[SELECTED TEXT Boundary: Start]

Spring mass system attached to a disc

[rafaamcarvalho]

Hello to all, first sorry about any mistakes because English is not my native language. I'm trying to solve this problem and I can't seem to find the equation of motion

Homework Statement

The disc and the point A both have mass m;
θ(0) = 0

2. The attempt at a solution
I tried to use the Newton's second law for rotation but I can't find the values of the point A and K in therms of θ.
I don't know if what I did here was correct, but I tried this:

ΣMo = Jα
Jα = m⋅g⋅r - k⋅x⋅r; x = r⋅sinθ

 

[haruspex]

Jα = m⋅g⋅r - k⋅x⋅r

Is this for small oscillations only, or can θ be anything? If anything, the mgr term is wrong.

x = r⋅sinθ

It looks to me that the strong wraps around the disc, so it is not sine θ. If the disc has rotated θ, what length of string is wrapped onto it?

[SELECTED TEXT Boundary: End]
[DATASET Boundary: Start]

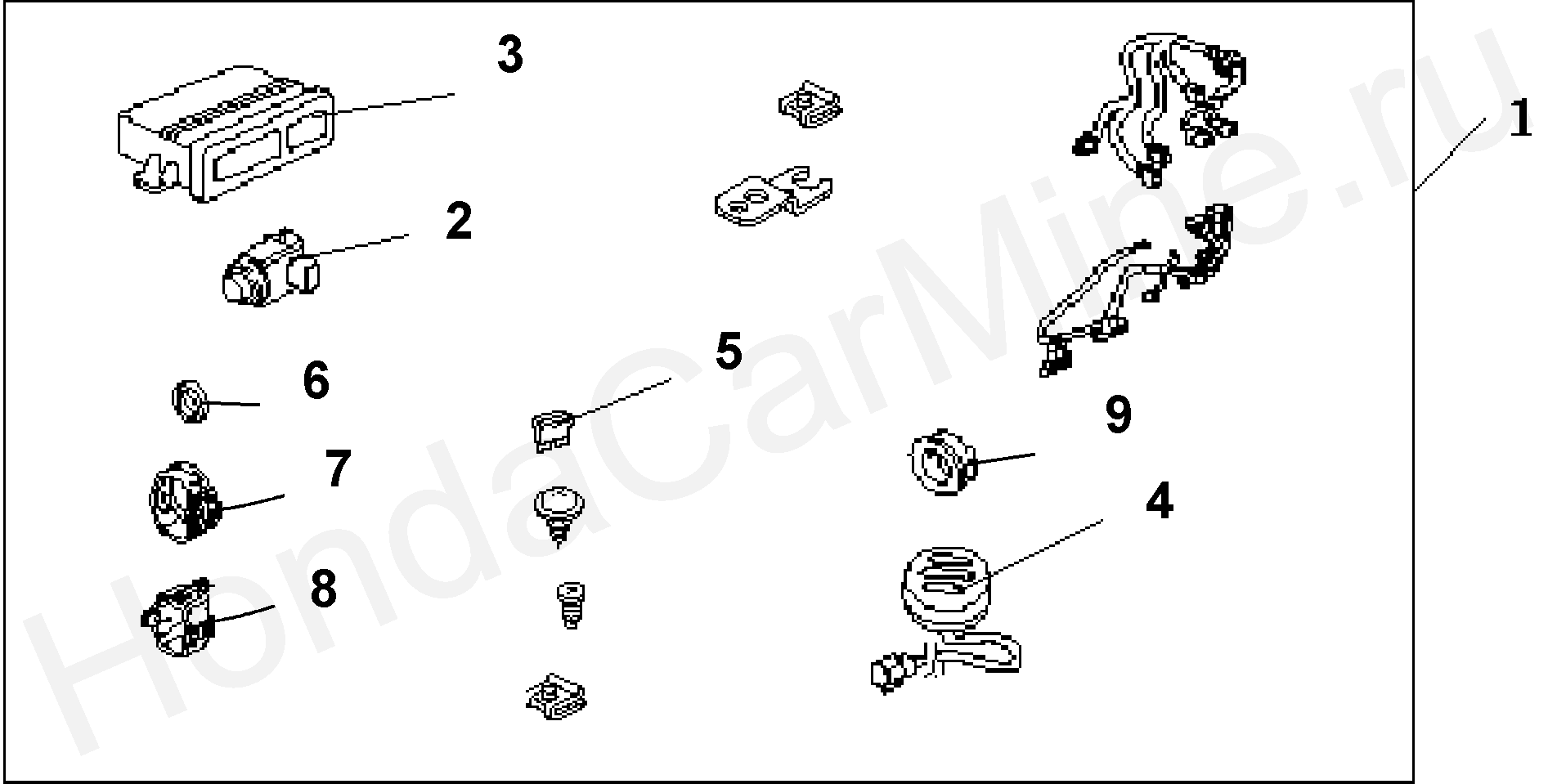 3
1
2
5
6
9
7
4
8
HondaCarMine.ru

[DATASET Boundary: End]

* [INSTRUCTIONS]
A. From the spring-and-disc thread, reproduce verbatim the part that opens with the words containing "Homework Statement" and closes with "therms of θ.".
B. Resume the forum thread on the spring-mass system attached to a disc, starting after its last sentence.

* [ANSWERS TO THE EXERCISE]
A.
Homework Statement

The disc and the point A both have mass m;
θ(0) = 0

2. The attempt at a solution
I tried to use the Newton's second law for rotation but I can't find the values of the point A and K in therms of θ.

B.
[rafaamcarvalho]

Is this for small oscillations only, or can θ be anything? If anything, the mgr term is wrong.

I believe so. But if its not m⋅g⋅r, what could it be?

You are right, the spring wraps around the disc, so is the displacement x = r⋅θ?

And how to calcule the polar moment of inertia J of a disc with mass m with a concentrated mass m in point A?

 

[haruspex]

its not m⋅g⋅r, what could it be?

Draw the diagram showing the line of action of mg. For the moment of a force about an axis, you multiply it by the perpendicular distance from its line of action to the axis.

polar moment of inertia J of a disc with mass m with a concentrated mass m in point A

Find the moment of inertia of each mass around the axis and add them.

 

[rafaamcarvalho]

Find the moment of inertia of each mass around the axis and add them.

Oh got it, did not check if it was perpendicular, so the therm should be m⋅g⋅cosθ⋅r?

And then my final formula would be,

(m⋅r² + ½⋅m⋅r²)α + (k⋅r²)⋅θ - (m⋅g⋅cosθ⋅r) = 0 ?

 

[haruspex]

Oh got it, did not check if it was perpendicular, so the therm should be m⋅g⋅cosθ⋅r?

And then my final formula would be,

(m⋅r² + ½⋅m⋅r²)α + (k⋅r²)⋅θ - (m⋅g⋅cosθ⋅r) = 0 ?

Looks right.